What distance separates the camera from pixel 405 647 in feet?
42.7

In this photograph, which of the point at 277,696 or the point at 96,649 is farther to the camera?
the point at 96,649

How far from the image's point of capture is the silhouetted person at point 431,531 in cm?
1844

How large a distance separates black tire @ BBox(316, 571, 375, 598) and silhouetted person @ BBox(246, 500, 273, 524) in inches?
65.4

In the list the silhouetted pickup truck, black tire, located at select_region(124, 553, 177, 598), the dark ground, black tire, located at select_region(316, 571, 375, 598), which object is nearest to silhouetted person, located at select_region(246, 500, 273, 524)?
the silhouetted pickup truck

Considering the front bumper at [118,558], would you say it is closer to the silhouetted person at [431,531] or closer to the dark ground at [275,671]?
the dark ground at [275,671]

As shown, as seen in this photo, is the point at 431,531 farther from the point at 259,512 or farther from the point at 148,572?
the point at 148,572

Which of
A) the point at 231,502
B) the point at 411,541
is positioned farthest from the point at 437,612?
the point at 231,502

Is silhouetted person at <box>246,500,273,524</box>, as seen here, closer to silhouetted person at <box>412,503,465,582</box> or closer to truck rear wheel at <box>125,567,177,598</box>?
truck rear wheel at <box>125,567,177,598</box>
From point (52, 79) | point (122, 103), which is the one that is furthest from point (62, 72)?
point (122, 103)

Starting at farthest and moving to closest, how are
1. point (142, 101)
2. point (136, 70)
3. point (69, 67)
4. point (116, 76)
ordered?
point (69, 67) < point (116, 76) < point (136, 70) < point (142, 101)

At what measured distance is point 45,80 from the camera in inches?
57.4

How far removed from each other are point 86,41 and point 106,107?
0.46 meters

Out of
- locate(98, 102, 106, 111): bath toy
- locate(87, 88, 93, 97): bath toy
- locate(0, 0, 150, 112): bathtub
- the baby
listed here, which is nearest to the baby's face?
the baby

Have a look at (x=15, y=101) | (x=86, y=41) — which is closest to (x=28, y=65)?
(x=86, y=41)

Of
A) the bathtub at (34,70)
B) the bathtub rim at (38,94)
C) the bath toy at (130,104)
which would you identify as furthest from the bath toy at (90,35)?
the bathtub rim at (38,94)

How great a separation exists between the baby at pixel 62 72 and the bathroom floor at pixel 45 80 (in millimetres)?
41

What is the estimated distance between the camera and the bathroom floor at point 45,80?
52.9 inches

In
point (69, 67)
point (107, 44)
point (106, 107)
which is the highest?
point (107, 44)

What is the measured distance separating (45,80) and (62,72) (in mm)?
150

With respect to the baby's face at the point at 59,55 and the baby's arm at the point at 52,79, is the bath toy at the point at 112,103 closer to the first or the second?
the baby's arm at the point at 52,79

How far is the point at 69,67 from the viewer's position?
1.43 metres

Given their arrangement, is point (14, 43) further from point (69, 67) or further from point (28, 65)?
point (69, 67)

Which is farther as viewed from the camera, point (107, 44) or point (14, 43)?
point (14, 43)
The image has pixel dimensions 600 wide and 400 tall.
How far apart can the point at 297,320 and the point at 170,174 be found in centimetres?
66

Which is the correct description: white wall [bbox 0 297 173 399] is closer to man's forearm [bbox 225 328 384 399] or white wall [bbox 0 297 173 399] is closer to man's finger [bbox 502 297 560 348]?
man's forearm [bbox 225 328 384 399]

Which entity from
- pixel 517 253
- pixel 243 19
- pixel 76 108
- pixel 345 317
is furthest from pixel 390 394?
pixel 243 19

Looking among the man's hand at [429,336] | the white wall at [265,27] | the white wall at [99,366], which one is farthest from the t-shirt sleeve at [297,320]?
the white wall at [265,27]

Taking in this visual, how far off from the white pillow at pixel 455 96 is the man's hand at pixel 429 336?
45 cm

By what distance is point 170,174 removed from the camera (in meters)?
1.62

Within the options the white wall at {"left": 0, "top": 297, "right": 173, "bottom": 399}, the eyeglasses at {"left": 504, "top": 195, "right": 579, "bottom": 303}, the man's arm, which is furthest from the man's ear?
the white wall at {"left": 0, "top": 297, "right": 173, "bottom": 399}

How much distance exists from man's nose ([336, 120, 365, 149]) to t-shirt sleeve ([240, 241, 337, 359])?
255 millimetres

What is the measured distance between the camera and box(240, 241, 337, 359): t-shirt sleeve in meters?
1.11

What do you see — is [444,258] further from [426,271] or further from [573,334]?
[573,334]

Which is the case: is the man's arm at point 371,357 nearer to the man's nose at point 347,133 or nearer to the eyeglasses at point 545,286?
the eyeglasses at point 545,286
------
### Task:
Reproduce all of the data above line by line, without changing a single character.

### Full response:
What distance separates the camera from pixel 405 647 in feet?
42.7

In this photograph, which of the point at 277,696 or the point at 96,649 is farther to the camera?
the point at 96,649

How far from the image's point of capture is the silhouetted person at point 431,531 in cm?
1844

How large a distance separates black tire @ BBox(316, 571, 375, 598) and silhouetted person @ BBox(246, 500, 273, 524) in inches?
65.4

In the list the silhouetted pickup truck, black tire, located at select_region(124, 553, 177, 598), the dark ground, black tire, located at select_region(316, 571, 375, 598), which object is nearest to silhouetted person, located at select_region(246, 500, 273, 524)?
the silhouetted pickup truck

Considering the front bumper at [118,558], would you say it is closer to the silhouetted person at [431,531] or closer to the dark ground at [275,671]?
the dark ground at [275,671]

As shown, as seen in this photo, is the point at 431,531 farther from the point at 259,512 or farther from the point at 148,572?
the point at 148,572

Which of
A) the point at 231,502
B) the point at 411,541
is positioned farthest from the point at 437,612?
the point at 231,502

Is silhouetted person at <box>246,500,273,524</box>, as seen here, closer to silhouetted person at <box>412,503,465,582</box> or closer to truck rear wheel at <box>125,567,177,598</box>?
truck rear wheel at <box>125,567,177,598</box>
From point (52, 79) | point (122, 103), which is the one that is furthest from point (62, 72)?
point (122, 103)

Starting at farthest and moving to closest, how are
1. point (142, 101)
2. point (136, 70)
3. point (69, 67)
4. point (116, 76)
ordered?
point (69, 67) < point (116, 76) < point (136, 70) < point (142, 101)

At what measured distance is point 45,80 from the camera in inches?
57.4

How far removed from each other are point 86,41 and point 106,107?
0.46 meters

Out of
- locate(98, 102, 106, 111): bath toy
- locate(87, 88, 93, 97): bath toy
- locate(0, 0, 150, 112): bathtub
- the baby
listed here, which is nearest to the baby's face?
the baby

Have a look at (x=15, y=101) | (x=86, y=41) — which is closest to (x=28, y=65)?
(x=86, y=41)

Of
A) the bathtub at (34,70)
B) the bathtub rim at (38,94)
C) the bath toy at (130,104)
which would you identify as furthest from the bath toy at (90,35)?
the bathtub rim at (38,94)

How great a separation exists between the baby at pixel 62 72 and the bathroom floor at pixel 45 80 (in millimetres)?
41

What is the estimated distance between the camera and the bathroom floor at point 45,80?
52.9 inches

In
point (69, 67)
point (107, 44)
point (106, 107)
which is the highest?
point (107, 44)

What is the measured distance separating (45,80) and (62,72) (in mm)?
150

With respect to the baby's face at the point at 59,55 and the baby's arm at the point at 52,79, is the bath toy at the point at 112,103 closer to the first or the second?
the baby's arm at the point at 52,79

How far is the point at 69,67 from the viewer's position?
1.43 metres

Given their arrangement, is point (14, 43) further from point (69, 67) or further from point (28, 65)?
point (69, 67)

Which is farther as viewed from the camera, point (107, 44) or point (14, 43)?
point (14, 43)
The image has pixel dimensions 600 wide and 400 tall.
How far apart can the point at 297,320 and the point at 170,174 be found in centimetres?
66

Which is the correct description: white wall [bbox 0 297 173 399] is closer to man's forearm [bbox 225 328 384 399] or white wall [bbox 0 297 173 399] is closer to man's finger [bbox 502 297 560 348]?
man's forearm [bbox 225 328 384 399]

Which entity from
- pixel 517 253
- pixel 243 19
- pixel 76 108
- pixel 345 317
is furthest from pixel 390 394?
pixel 243 19

Looking among the man's hand at [429,336] | the white wall at [265,27] | the white wall at [99,366], which one is farthest from the t-shirt sleeve at [297,320]?
the white wall at [265,27]

Taking in this visual, how far off from the white pillow at pixel 455 96 is the man's hand at pixel 429 336?
45 cm

By what distance is point 170,174 removed from the camera (in meters)?
1.62

Within the options the white wall at {"left": 0, "top": 297, "right": 173, "bottom": 399}, the eyeglasses at {"left": 504, "top": 195, "right": 579, "bottom": 303}, the man's arm, which is furthest from the man's ear?
the white wall at {"left": 0, "top": 297, "right": 173, "bottom": 399}

How much distance exists from man's nose ([336, 120, 365, 149]) to t-shirt sleeve ([240, 241, 337, 359])?
255 millimetres

What is the measured distance between the camera and box(240, 241, 337, 359): t-shirt sleeve in meters?
1.11

What do you see — is [444,258] further from [426,271] or further from [573,334]?
[573,334]

Which is the case: is the man's arm at point 371,357 nearer to the man's nose at point 347,133 or nearer to the eyeglasses at point 545,286?
the eyeglasses at point 545,286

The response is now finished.